Electric vehicles both a challenge and opportunity to the grid


Stephen G. Whitley,
President & CEO,
Rennselaer, NY, U.S.A. — (METERING.COM) — March 25, 2010 – With an estimated one million plug-in electric vehicles (PEVs) potentially to be deployed in North America within a five- to ten-year timeframe, this poses a challenge to the electricity grid while also offering unique opportunities, according to a new study.

With the charging of the PEVs requiring to be staggered to reduce the potential negative impact on electric load, the management of charging, at a minimum, could limit the impact of new PEV loads, and, at its best, provide new resources.

The study, which was undertaken by Kema for the ISO/RTC Council (IRC), finds that of the one million projected PEVs, more than 684,000 are likely to be located in regions served by the Independent System Operators (ISOs) and Regional Transmission Organizations (RTOs). If these were to be charged simultaneously they could add electric load of 3,785 MW. However, if charging were staggered over an eight-hour period the load would increase by about one-fifth that total, or 819 MW, and by less than 546 MW if over a 12-hour period.

The study suggests that initially at least sales of PEVs will “cluster” on the West Coast and Northeast and be heavily concentrated in large urban areas. Thus major cities appear to offer the greatest opportunity for load management and ISO/RTC products.

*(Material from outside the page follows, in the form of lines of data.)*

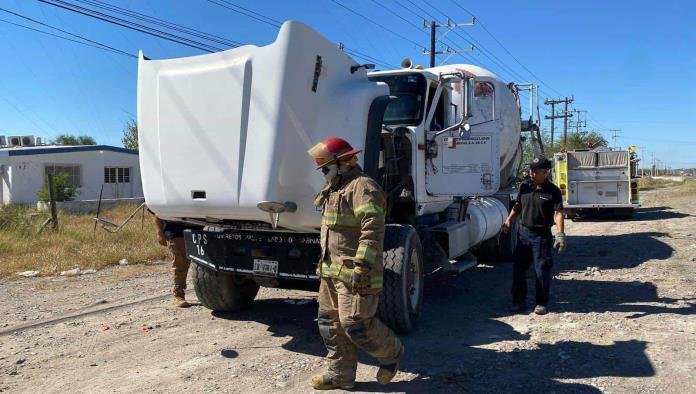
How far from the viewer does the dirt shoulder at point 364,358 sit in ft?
13.8

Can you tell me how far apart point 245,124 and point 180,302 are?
124 inches

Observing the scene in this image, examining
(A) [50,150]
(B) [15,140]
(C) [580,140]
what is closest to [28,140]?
(B) [15,140]

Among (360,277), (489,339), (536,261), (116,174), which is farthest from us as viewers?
(116,174)

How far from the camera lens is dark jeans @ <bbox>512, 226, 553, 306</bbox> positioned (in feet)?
20.1

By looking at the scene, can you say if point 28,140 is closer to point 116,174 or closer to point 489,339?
point 116,174

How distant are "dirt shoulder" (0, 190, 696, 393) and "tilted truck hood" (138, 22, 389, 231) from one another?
1263 millimetres

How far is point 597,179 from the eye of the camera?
1822 centimetres

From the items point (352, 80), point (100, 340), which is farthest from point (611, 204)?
point (100, 340)

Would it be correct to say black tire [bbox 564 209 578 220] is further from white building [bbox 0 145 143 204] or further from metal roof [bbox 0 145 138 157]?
metal roof [bbox 0 145 138 157]

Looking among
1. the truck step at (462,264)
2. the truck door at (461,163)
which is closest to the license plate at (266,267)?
the truck door at (461,163)

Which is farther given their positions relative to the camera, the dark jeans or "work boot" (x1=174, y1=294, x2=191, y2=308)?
"work boot" (x1=174, y1=294, x2=191, y2=308)

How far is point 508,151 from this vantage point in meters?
10.2

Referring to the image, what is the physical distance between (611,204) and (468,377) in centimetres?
1588

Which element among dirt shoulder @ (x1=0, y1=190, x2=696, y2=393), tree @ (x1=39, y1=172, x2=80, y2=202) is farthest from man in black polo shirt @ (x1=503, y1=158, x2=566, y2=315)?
tree @ (x1=39, y1=172, x2=80, y2=202)
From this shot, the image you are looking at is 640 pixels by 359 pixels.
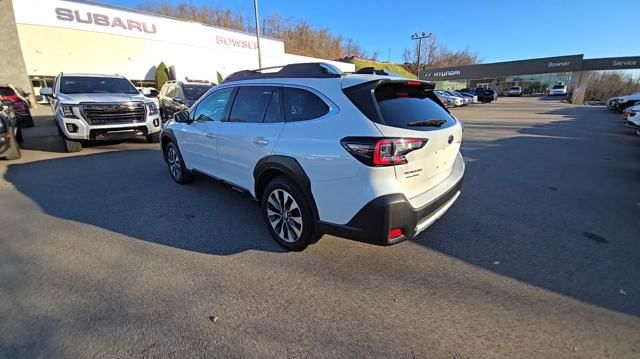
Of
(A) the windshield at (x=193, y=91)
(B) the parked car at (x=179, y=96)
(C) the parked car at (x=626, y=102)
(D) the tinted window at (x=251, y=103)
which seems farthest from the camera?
(C) the parked car at (x=626, y=102)

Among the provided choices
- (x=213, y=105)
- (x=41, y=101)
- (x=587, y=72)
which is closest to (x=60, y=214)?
(x=213, y=105)

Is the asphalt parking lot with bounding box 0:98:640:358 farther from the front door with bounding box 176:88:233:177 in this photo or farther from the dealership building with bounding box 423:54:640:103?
the dealership building with bounding box 423:54:640:103

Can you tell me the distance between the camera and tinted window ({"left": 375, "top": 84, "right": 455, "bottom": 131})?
106 inches

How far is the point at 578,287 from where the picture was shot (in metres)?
2.67

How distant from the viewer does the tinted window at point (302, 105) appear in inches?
113

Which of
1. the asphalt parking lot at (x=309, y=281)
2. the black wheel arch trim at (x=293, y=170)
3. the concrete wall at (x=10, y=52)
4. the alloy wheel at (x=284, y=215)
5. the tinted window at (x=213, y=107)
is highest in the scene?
the concrete wall at (x=10, y=52)

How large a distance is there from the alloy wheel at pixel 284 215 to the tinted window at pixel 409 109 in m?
1.25

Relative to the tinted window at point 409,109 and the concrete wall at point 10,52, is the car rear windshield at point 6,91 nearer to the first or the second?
the concrete wall at point 10,52

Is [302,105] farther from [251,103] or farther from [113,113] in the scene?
[113,113]

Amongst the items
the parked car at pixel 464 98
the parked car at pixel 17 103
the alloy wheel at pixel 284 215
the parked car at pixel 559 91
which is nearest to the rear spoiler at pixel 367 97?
the alloy wheel at pixel 284 215

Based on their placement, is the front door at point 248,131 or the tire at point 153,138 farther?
the tire at point 153,138

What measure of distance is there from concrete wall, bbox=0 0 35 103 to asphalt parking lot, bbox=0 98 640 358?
21.4 m

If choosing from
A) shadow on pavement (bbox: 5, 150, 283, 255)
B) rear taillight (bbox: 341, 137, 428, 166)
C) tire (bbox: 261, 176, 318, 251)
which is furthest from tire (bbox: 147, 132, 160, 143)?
rear taillight (bbox: 341, 137, 428, 166)

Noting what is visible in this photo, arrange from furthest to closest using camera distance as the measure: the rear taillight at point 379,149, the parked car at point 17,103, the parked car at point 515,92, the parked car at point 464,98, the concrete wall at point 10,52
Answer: the parked car at point 515,92
the parked car at point 464,98
the concrete wall at point 10,52
the parked car at point 17,103
the rear taillight at point 379,149
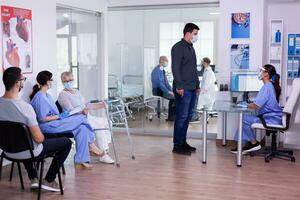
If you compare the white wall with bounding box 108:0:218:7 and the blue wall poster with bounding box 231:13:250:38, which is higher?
the white wall with bounding box 108:0:218:7

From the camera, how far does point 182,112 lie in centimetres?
574

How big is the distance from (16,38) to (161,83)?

Initially several products or services are recommended for deployment based on a combination of their potential usefulness to the ISO/RTO and the likely response from aggregators and end consumers. These include emergency load curtailment, dynamic pricing, and enhanced aggregation. As the PEV penetration increases and additional infrastructure is installed, additional market products that can provide value to the ISO/RTOs and aggregators are regulation and reserves.

The study notes that the integration of PEV resources into existing ISO/RTO systems will require changes to market rules and investments in IT infrastructure. This will enable ISO/RTOs to meet the unique needs of PEV resources and facilitate commonality across ISO/RTO systems, which is important for a mobile resource.

The additional costs of integrating PEVs into ISO/RTO markets and systems are estimated at $150,000 up in one-time incremental costs to upgrade systems and software and support connectivity between the aggregator and ISO/RTO, and $6,400 up in annual costs for secure communications and staff labor.

“Plug-in electric vehicles represent a significant new set of power users that grid operators must prepare to serve,” said Stephen G. Whitley, 2010 IRC chairman and president and CEO of the New York ISO. “PEVs also might lead to game changing innovations in energy distribution and smart grid technology that could enhance grid management and electric system reliability.”

The ISO/RTC Council represents the 10 ISOs and RTOs in North America, which collectively serve two-thirds of electricity consumers in the U.S. and more than 50 percent of Canada’s population.